WRITTEN TASK: Copy the data below, replacing each "brown fungus cap" with "brown mushroom cap" and keeping everything else the same.

[Begin RECORDS]

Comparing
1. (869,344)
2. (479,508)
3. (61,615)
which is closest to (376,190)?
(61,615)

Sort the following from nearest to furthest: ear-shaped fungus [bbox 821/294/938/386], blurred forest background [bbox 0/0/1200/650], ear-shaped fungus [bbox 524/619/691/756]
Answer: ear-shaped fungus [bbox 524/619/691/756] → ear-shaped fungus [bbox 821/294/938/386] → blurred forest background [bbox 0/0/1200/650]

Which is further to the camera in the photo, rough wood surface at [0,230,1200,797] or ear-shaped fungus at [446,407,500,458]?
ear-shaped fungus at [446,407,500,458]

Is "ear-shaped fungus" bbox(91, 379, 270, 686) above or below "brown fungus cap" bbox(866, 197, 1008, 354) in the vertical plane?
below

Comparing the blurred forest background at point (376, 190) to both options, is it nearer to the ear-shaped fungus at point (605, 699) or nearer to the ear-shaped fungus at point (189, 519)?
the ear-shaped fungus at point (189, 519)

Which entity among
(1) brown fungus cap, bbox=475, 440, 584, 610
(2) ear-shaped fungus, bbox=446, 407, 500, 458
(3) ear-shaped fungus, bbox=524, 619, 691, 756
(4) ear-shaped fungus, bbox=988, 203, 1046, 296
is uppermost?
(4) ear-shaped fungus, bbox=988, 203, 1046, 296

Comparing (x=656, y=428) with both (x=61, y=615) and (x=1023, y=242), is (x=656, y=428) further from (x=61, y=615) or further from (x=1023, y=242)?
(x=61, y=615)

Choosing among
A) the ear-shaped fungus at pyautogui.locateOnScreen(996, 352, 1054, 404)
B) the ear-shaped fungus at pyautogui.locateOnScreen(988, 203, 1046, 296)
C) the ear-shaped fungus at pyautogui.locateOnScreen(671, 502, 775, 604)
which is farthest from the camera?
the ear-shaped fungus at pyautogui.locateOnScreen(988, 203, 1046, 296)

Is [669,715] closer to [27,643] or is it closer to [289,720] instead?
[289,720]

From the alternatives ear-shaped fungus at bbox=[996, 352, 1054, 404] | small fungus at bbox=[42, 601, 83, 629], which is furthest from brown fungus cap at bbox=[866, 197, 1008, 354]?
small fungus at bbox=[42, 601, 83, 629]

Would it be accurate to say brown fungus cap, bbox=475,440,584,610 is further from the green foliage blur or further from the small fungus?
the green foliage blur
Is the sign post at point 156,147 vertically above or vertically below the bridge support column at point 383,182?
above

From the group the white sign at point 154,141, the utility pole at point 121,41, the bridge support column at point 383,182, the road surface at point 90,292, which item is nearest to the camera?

[End RECORDS]

TASK RESPONSE:
Comparing
1. (869,344)
2. (479,508)
3. (61,615)
which is closest to (376,190)?
(61,615)

Sort the following from nearest to furthest: ear-shaped fungus [bbox 821/294/938/386], blurred forest background [bbox 0/0/1200/650], ear-shaped fungus [bbox 524/619/691/756]
Answer: ear-shaped fungus [bbox 524/619/691/756] → ear-shaped fungus [bbox 821/294/938/386] → blurred forest background [bbox 0/0/1200/650]

Which is further to the camera in the photo, rough wood surface at [0,230,1200,797] or ear-shaped fungus at [446,407,500,458]?
ear-shaped fungus at [446,407,500,458]

Is "ear-shaped fungus" bbox(91, 379, 270, 686) above or below "brown mushroom cap" bbox(866, 197, 1008, 354) in the vertical plane?
below

Comparing the blurred forest background at point (376, 190) to both options, is it nearer to the ear-shaped fungus at point (605, 699) or nearer to the ear-shaped fungus at point (189, 519)?
the ear-shaped fungus at point (189, 519)

Which entity among
(1) brown mushroom cap, bbox=475, 440, 584, 610
(2) ear-shaped fungus, bbox=446, 407, 500, 458
(3) ear-shaped fungus, bbox=524, 619, 691, 756
(4) ear-shaped fungus, bbox=988, 203, 1046, 296
is uppermost?
(4) ear-shaped fungus, bbox=988, 203, 1046, 296

Comparing (x=656, y=428) with both (x=61, y=615) and (x=1023, y=242), is (x=656, y=428) further from (x=61, y=615) or further from (x=1023, y=242)?
(x=61, y=615)

Choosing among
A) the ear-shaped fungus at pyautogui.locateOnScreen(996, 352, 1054, 404)
B) the ear-shaped fungus at pyautogui.locateOnScreen(988, 203, 1046, 296)
C) the ear-shaped fungus at pyautogui.locateOnScreen(671, 502, 775, 604)
which is farthest from the camera?
the ear-shaped fungus at pyautogui.locateOnScreen(988, 203, 1046, 296)

Is [669,715] closer to [27,643] or is it closer to [289,720] instead?
[289,720]

From the alternatives ear-shaped fungus at bbox=[996, 352, 1054, 404] | small fungus at bbox=[42, 601, 83, 629], which is furthest from brown mushroom cap at bbox=[866, 197, 1008, 354]?
small fungus at bbox=[42, 601, 83, 629]

Would it be accurate to say brown mushroom cap, bbox=475,440,584,610 is further from the green foliage blur or further from the small fungus?
the green foliage blur
Is the sign post at point 156,147 vertically above or vertically below the bridge support column at point 383,182?
above

From the group the white sign at point 154,141, the utility pole at point 121,41, the bridge support column at point 383,182, the road surface at point 90,292, which item is nearest to the camera?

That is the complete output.